Pualani Kanakaole Kanahele, kumu hula of Halau o Kekuhi, is regarded as a loea (expert) of Hawaiian cultural practices and a living national treasure.She is currently the Humanities Department Chair at Hawaii Community College.
Mrs. Kanahele is widely recognized throughout Hawaii as a scholar, educator and practitioner of Hawaiian culture. She is an accomplished writer; a music, stage and film producer; a dedicated community leader; and a renowned kumu hula.
Born and raised in Keaukaha on the Big Island, Kanahele was raised in the traditions of her ancestors, a tradition that expected excellence in the understanding of oral traditions, life systems, Hawaiian mythic realities and the natural world. She has been highly influential in the resurgence of Hawaiian practices and interest in all things Hawaiian. As one of two daughters of the late hula and chant master, Edith Kanakaole, she along with her sister, Nalani, are kumu hula of the world-renowned classical Hawaiian cultural dance and dance group, Halau o Kekuhi. Halau o Kekuhi transmits oral traditions sustained through seven generations of matrilineal descent and continues this unbroken link through Kanahele and her sister.

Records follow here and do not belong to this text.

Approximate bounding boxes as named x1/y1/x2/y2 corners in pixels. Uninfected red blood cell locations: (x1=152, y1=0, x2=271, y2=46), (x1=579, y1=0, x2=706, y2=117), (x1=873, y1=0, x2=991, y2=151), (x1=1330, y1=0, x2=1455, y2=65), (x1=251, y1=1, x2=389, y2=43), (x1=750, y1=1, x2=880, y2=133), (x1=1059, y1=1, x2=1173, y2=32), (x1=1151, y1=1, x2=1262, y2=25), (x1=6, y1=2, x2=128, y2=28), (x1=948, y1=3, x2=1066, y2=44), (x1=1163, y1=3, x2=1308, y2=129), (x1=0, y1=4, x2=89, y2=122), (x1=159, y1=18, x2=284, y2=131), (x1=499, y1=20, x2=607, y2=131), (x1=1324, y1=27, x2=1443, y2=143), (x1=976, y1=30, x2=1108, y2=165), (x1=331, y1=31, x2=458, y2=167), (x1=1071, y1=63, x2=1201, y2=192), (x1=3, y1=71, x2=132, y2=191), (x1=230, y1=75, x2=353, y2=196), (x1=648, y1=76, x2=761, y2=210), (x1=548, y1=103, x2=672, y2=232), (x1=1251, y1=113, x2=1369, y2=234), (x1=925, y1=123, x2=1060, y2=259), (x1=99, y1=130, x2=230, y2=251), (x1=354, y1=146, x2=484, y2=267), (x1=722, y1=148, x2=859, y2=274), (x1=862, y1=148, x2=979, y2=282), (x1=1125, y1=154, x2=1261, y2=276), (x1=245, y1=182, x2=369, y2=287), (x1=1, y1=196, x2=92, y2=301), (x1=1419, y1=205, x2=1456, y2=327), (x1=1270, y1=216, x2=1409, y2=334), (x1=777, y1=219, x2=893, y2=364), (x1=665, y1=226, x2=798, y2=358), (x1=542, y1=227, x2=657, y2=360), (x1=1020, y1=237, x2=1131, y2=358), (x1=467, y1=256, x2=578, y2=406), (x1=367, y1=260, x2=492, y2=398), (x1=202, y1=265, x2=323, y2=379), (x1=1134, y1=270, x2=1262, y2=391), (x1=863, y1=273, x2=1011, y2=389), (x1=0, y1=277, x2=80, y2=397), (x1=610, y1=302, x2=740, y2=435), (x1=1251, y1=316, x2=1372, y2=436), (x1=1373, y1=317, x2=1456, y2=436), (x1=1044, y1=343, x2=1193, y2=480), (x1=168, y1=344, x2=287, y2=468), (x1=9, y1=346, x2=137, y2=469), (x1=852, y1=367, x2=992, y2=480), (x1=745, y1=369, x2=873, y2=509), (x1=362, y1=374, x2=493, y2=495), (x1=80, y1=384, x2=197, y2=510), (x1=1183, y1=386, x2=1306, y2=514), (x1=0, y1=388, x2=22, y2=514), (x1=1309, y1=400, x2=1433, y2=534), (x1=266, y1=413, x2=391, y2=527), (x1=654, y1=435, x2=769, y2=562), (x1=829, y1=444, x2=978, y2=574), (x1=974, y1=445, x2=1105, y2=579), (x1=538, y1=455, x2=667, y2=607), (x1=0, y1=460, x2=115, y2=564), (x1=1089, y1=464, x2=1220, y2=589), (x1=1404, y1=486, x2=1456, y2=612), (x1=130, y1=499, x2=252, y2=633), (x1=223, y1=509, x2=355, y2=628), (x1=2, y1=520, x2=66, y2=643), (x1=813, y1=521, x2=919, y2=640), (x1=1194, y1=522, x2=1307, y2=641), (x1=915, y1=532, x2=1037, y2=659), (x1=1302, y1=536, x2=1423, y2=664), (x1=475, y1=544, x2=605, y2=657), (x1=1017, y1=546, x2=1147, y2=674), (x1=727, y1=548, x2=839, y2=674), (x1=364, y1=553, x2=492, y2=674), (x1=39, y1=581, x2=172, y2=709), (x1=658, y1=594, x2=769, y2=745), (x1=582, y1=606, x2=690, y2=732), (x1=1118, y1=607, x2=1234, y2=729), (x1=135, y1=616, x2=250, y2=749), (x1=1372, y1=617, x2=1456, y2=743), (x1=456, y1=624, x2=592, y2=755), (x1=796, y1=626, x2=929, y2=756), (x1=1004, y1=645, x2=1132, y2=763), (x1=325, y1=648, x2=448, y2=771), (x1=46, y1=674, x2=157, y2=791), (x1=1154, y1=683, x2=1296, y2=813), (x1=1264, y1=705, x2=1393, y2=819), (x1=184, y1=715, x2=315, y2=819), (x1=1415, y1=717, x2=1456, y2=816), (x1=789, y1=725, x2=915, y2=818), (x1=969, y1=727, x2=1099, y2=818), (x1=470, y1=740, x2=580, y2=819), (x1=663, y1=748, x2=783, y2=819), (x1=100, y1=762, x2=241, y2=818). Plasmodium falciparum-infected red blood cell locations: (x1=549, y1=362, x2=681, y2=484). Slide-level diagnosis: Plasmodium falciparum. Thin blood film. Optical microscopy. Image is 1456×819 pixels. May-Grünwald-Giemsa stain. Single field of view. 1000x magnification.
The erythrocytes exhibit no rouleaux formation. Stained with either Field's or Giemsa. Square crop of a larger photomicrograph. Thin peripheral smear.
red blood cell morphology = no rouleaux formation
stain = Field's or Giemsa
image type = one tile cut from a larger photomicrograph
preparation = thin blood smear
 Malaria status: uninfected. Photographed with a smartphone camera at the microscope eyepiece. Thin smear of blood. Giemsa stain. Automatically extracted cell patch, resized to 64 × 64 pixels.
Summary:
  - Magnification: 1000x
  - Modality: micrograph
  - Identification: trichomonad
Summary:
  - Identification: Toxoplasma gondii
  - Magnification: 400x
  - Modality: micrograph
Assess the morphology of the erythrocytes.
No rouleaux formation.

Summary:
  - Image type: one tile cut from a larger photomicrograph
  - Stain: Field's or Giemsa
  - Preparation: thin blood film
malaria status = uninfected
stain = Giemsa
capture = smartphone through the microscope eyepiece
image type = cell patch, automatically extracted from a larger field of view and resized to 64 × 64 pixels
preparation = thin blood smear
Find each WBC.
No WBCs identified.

James Dator is Professor, and Head of the Alternative Futures Graduate Option, Department of Political Science at the University of Hawaii and Director of Hawaii Research Center for Future Studies. He founded the Institute for Alternative Futures in 1977 with Alvin Toffler and Clement Bezold. In 1966 he taught the first course in any U.S. university on the future.
He is a global leader in the futures field, having served as the Secretary General and the President of the World Futures Studies Federation. He has lectured and conducted futures workshops with several thousand general, professional, governmental, business, as well as futurist, audiences throughout the world.
As a futurist Dr. Dator has worked in several major topical areas including the media, government, space exploration and travel, and the judiciary. Dr. Dator and his students and graduates have pioneered the field of judicial futures. This has included major projects in Hawaii, as well as working with the judiciaries in over 20 states in the U.S. as well as in the Federated States of Micronesia, and especially the State of Pohnpei. Prof. Dator has also consulted extensively with other governmental, military, business, educational, religious, and especially many nonprofit, public-interest organizations worldwide.